**Data records**
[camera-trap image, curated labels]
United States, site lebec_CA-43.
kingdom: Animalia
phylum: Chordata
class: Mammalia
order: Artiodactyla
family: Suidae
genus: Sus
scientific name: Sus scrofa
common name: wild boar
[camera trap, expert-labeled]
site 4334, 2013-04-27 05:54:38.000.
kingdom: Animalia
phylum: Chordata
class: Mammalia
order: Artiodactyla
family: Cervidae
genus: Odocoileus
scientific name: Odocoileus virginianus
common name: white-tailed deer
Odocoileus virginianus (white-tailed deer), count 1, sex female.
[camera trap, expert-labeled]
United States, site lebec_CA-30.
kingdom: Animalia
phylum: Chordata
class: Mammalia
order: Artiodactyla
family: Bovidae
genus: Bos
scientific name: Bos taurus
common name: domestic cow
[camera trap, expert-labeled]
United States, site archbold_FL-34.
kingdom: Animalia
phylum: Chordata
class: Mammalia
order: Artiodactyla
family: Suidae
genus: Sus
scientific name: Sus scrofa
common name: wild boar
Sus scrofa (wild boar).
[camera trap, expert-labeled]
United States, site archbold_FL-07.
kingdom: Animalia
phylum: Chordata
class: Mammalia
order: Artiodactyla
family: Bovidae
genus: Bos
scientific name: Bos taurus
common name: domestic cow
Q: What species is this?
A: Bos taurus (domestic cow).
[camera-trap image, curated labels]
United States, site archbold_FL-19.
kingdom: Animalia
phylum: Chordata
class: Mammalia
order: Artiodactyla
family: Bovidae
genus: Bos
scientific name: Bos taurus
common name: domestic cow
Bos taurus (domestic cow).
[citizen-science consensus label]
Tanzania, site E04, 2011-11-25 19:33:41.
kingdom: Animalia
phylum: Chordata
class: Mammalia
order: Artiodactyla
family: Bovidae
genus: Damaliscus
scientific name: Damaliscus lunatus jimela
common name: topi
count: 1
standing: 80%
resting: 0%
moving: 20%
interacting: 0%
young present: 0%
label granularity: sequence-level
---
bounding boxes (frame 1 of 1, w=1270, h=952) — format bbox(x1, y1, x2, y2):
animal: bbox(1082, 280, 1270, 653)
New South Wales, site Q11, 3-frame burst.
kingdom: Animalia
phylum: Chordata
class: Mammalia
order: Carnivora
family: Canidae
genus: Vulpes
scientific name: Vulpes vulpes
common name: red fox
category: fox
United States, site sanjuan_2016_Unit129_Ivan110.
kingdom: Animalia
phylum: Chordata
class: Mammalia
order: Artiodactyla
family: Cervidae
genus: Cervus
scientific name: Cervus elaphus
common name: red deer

**Task directions**
Restate the whole set of entries exactly.

**Result**
[camera-trap image, curated labels]
United States, site lebec_CA-43.
kingdom: Animalia
phylum: Chordata
class: Mammalia
order: Artiodactyla
family: Suidae
genus: Sus
scientific name: Sus scrofa
common name: wild boar
[camera trap, expert-labeled]
site 4334, 2013-04-27 05:54:38.000.
kingdom: Animalia
phylum: Chordata
class: Mammalia
order: Artiodactyla
family: Cervidae
genus: Odocoileus
scientific name: Odocoileus virginianus
common name: white-tailed deer
Odocoileus virginianus (white-tailed deer), count 1, sex female.
[camera trap, expert-labeled]
United States, site lebec_CA-30.
kingdom: Animalia
phylum: Chordata
class: Mammalia
order: Artiodactyla
family: Bovidae
genus: Bos
scientific name: Bos taurus
common name: domestic cow
[camera trap, expert-labeled]
United States, site archbold_FL-34.
kingdom: Animalia
phylum: Chordata
class: Mammalia
order: Artiodactyla
family: Suidae
genus: Sus
scientific name: Sus scrofa
common name: wild boar
Sus scrofa (wild boar).
[camera trap, expert-labeled]
United States, site archbold_FL-07.
kingdom: Animalia
phylum: Chordata
class: Mammalia
order: Artiodactyla
family: Bovidae
genus: Bos
scientific name: Bos taurus
common name: domestic cow
Q: What species is this?
A: Bos taurus (domestic cow).
[camera-trap image, curated labels]
United States, site archbold_FL-19.
kingdom: Animalia
phylum: Chordata
class: Mammalia
order: Artiodactyla
family: Bovidae
genus: Bos
scientific name: Bos taurus
common name: domestic cow
Bos taurus (domestic cow).
[citizen-science consensus label]
Tanzania, site E04, 2011-11-25 19:33:41.
kingdom: Animalia
phylum: Chordata
class: Mammalia
order: Artiodactyla
family: Bovidae
genus: Damaliscus
scientific name: Damaliscus lunatus jimela
common name: topi
count: 1
standing: 80%
resting: 0%
moving: 20%
interacting: 0%
young present: 0%
label granularity: sequence-level
---
bounding boxes (frame 1 of 1, w=1270, h=952) — format bbox(x1, y1, x2, y2):
animal: bbox(1082, 280, 1270, 653)
New South Wales, site Q11, 3-frame burst.
kingdom: Animalia
phylum: Chordata
class: Mammalia
order: Carnivora
family: Canidae
genus: Vulpes
scientific name: Vulpes vulpes
common name: red fox
category: fox
United States, site sanjuan_2016_Unit129_Ivan110.
kingdom: Animalia
phylum: Chordata
class: Mammalia
order: Artiodactyla
family: Cervidae
genus: Cervus
scientific name: Cervus elaphus
common name: red deer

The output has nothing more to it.